While the Yoruba’s might go out for very deep gashes on their children faces, the Igbo’s just make tiny slashes on the side of their temples, mostly in two’s or threes (symbol of akonauche they might think). The Hausa’s would generally just go for one long slash which would run from the nose in a somewhat slanting style. The Igala’s…oh! Those ones love to slash…they slash and slash and sometimes there is no more space to slash, like one of my CRK teachers who had twenty-one slashes on her face, off course she was an Igala woman. Whenever she smiles, it felt as if the whole of her face was smiling and whenever she screamed, it felt as if her face was opening up, sure thing I dropped CRK in SS2.

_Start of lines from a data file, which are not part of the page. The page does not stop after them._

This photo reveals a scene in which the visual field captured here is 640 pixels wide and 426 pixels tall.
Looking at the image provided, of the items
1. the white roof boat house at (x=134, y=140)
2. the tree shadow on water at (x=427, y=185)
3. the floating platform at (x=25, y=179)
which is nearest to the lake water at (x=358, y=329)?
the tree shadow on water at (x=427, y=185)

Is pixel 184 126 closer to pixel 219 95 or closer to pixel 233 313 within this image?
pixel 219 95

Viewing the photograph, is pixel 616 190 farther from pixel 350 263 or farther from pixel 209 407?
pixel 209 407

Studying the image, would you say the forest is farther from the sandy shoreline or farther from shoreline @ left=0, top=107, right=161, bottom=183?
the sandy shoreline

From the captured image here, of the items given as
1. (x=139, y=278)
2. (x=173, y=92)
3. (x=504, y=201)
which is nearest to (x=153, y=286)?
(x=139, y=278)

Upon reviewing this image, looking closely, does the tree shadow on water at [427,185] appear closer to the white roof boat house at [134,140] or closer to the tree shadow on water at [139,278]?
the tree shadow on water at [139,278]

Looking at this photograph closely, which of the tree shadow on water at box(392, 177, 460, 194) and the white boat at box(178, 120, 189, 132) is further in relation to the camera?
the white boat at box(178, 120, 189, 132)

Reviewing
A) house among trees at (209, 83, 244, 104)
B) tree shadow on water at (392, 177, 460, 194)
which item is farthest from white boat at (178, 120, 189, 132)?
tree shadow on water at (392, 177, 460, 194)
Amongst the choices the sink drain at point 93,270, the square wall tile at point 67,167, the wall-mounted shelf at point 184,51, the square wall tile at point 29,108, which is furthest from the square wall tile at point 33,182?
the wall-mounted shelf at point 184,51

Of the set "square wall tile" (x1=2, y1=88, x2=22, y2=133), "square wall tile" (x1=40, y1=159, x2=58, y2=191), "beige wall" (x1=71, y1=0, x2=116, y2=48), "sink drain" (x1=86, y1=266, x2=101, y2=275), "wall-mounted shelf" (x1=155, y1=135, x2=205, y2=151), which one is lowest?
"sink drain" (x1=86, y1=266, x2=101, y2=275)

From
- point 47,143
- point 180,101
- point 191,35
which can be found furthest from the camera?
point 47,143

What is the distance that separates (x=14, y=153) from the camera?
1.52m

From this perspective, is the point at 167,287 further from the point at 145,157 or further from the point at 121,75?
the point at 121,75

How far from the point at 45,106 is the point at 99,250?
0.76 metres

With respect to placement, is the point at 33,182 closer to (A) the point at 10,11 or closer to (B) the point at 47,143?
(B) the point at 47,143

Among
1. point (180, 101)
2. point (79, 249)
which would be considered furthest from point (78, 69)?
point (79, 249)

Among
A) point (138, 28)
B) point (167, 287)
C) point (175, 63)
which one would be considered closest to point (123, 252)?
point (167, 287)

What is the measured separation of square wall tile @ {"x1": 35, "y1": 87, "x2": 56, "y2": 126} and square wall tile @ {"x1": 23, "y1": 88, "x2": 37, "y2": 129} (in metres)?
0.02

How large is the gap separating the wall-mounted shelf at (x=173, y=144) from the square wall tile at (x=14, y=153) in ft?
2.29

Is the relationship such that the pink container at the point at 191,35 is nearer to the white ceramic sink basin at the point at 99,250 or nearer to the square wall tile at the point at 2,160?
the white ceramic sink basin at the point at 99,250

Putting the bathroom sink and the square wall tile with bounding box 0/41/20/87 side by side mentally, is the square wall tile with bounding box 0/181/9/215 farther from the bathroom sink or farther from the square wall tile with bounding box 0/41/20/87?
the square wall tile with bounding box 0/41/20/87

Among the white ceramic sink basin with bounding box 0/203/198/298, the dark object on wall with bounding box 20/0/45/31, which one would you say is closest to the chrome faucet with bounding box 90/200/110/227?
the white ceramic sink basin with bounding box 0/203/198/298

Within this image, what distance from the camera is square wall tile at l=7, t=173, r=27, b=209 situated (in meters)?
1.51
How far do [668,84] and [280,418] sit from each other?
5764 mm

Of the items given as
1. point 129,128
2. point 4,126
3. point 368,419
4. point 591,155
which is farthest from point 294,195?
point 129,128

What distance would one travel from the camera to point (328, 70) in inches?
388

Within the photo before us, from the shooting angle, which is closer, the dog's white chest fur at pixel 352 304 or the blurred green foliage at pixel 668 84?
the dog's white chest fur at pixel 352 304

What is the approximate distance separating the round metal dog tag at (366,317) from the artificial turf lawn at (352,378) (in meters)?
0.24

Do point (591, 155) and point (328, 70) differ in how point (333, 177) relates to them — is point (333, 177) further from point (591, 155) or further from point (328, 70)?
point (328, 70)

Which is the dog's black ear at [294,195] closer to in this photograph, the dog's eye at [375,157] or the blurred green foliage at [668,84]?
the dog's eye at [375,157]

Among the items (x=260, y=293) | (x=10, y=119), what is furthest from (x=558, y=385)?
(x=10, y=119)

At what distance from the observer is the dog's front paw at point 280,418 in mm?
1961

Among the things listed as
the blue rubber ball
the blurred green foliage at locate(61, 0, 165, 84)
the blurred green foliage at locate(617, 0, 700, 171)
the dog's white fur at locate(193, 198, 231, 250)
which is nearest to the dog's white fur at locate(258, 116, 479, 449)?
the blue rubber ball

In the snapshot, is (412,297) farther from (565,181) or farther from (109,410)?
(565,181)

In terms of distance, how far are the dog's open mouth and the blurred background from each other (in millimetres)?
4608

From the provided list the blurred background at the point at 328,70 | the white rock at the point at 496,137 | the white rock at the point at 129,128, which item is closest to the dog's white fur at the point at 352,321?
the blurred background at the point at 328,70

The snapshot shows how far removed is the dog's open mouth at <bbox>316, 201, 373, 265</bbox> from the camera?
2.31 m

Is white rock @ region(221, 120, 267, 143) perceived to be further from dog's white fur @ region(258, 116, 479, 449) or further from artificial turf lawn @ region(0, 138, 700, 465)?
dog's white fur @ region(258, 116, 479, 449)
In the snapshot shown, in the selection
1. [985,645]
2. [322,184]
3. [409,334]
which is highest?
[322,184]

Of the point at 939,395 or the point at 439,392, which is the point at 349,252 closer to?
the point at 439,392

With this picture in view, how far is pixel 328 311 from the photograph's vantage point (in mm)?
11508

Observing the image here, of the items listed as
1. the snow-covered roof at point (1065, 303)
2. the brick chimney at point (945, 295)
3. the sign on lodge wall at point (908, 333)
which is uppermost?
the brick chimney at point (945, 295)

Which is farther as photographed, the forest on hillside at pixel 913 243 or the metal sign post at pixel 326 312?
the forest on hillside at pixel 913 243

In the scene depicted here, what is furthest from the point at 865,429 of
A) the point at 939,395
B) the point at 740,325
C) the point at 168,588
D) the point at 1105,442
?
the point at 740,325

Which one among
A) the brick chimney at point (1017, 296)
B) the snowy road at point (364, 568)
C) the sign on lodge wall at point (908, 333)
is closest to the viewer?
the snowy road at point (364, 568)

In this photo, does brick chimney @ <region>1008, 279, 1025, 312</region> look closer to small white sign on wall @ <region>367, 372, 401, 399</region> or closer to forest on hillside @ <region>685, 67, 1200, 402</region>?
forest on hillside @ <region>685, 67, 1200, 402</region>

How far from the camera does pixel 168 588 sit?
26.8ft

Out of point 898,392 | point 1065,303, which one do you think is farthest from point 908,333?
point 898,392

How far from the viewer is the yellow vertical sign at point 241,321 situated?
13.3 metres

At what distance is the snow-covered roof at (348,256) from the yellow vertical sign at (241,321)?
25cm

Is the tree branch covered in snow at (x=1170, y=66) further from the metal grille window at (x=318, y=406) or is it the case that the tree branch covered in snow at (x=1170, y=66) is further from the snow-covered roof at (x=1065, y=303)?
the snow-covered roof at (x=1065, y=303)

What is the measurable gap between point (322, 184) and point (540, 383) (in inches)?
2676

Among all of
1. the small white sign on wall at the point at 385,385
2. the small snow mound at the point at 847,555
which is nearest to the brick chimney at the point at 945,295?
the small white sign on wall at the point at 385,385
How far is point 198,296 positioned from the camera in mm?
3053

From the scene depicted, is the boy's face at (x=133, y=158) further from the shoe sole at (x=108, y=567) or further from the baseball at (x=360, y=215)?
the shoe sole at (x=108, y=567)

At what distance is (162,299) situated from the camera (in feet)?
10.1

Then again, there is the Gbagyi’s who just close their eyes and make two slashes, then Fulani’s who make beautiful slashes that look somewhat like arrows, not only that, the slashes are also crooked, like the slasher had shaky hands when administering it to the slashee…hehe!. Those from the south-side, talking about the Deltans and Bayelsans (It just sounds right to calling hem like that), would opt for tiny marks on both cheeks but those that don’t have any at all would most likely have a problem adorning a bikini in public because they (the parents and the slashers) give them a thousand marks on their body. They would claim it helps them cure the children of illnesses, so when a child coughs, he gets slashed, when he sneezes, he gets it, when he farts, he gets it, when he cries, he gets it. There is a slash for everything. Maybe, you miss your period; you get it…who knows??>>

However intriguing tribal marks maybe and no matter how civilized or westernized we claim to be, to be marked hurts. Heck! It could even be stigmatizing, so if you reading this, let us work together to build a tribal mark free nation (this is me canvassing, hehe!!), that way we at least get to prevent a scenario where God says: The clean guys to my right, the bads ones to my left and the marked ones…ummhh! What did you say happened to you guys again?? Also, I won’t have to endure sitting beside some baby albino in a bus whose parents didn’t feel there was any harm in giving him some Yoruba slashes…True story). I don’t see a bright future for the boy, or what do you think??